## Texts to one huge graph

In [1]:
#-- read data
# http://mlg.ucd.ie/datasets/bbc.html
import itertools
import pandas as pd
import numpy as np
import networkx as nx 
import sys
import scipy
#-- create graph from text
import nltk
from nltk import word_tokenize 
from nltk.util import ngrams
nltk.download('punkt')

data = pd.read_feather("../data/raw_text_DF.feather")
data["category"] = pd.Categorical(data["category"])
print(data.shape)
X = data["text"]
X_tokenized = [word_tokenize(text.lower()) for text in X]

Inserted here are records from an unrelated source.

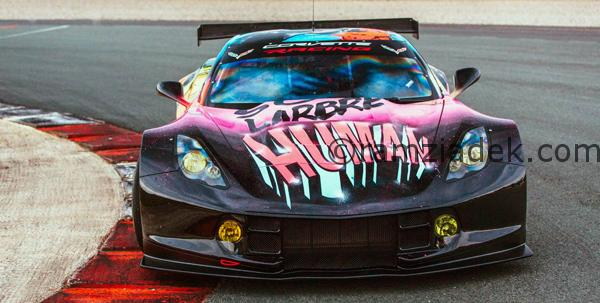 Corvette ramziadek pop art car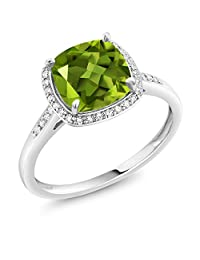 10K White Gold 2.45 Ct Cushion Cut Green Peridot White Diamond Solitaire Ring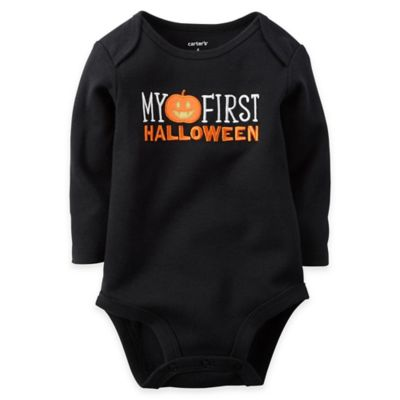 "Carter's® Size 3M ""My First Halloween"" Long Sleeve Bodysuit in Black"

Y = pd.get_dummies(data["category"])


[nltk_data] Downloading package punkt to /home/robert/nltk_data...
[nltk_data]   Package punkt is already up-to-date!


(2225, 3)


In [2]:
Y.iloc[2093,:]

business         0
entertainment    1
politics         0
sport            0
tech             0
Name: 2093, dtype: uint8

## Create word-word matrix

In [3]:
def word_word_matrix(tokenized_texts, words_order):
    unigram_freq = pd.value_counts(list(itertools.chain.from_iterable(tokenized_texts)))
    # unigram_freq = unigram_freq[:10]
    unigram_prob = unigram_freq /float(sum(unigram_freq))
    unigram_prob_matrix = np.matmul(np.expand_dims(unigram_prob, 1), np.expand_dims(unigram_prob, 1).T)

    bigrams = [list(ngrams(text, 2)) for text in tokenized_texts]
    bigrams = list(itertools.chain.from_iterable(bigrams))

    bigram_freq = pd.value_counts(bigrams)

    bigram_freq_set = {}
    for a,b in zip(bigram_freq.index, bigram_freq):
        bigram_freq_set[a] = int(b)


    bigram_matrix = np.zeros((len(words_order),len(words_order)))

    for i in range(len(words_order)):
        word1 = words_order[i]
        for j in range(i+1, len(words_order)):
            word2 = words_order[j]
            try: 
                bi_coo1 = bigram_freq_set[(word1, word2)] 
            except:
                bi_coo1 = 0
            try:    
                bi_coo2 = bigram_freq_set[(word2, word1)] + bi_coo1
            except:
                bi_coo2 = 0 + bi_coo1

            bigram_matrix[i,j] = bi_coo2
            bigram_matrix[j,i] = bi_coo2

    bigram__prob_matrix = bigram_matrix / float(sum(bigram_freq)) 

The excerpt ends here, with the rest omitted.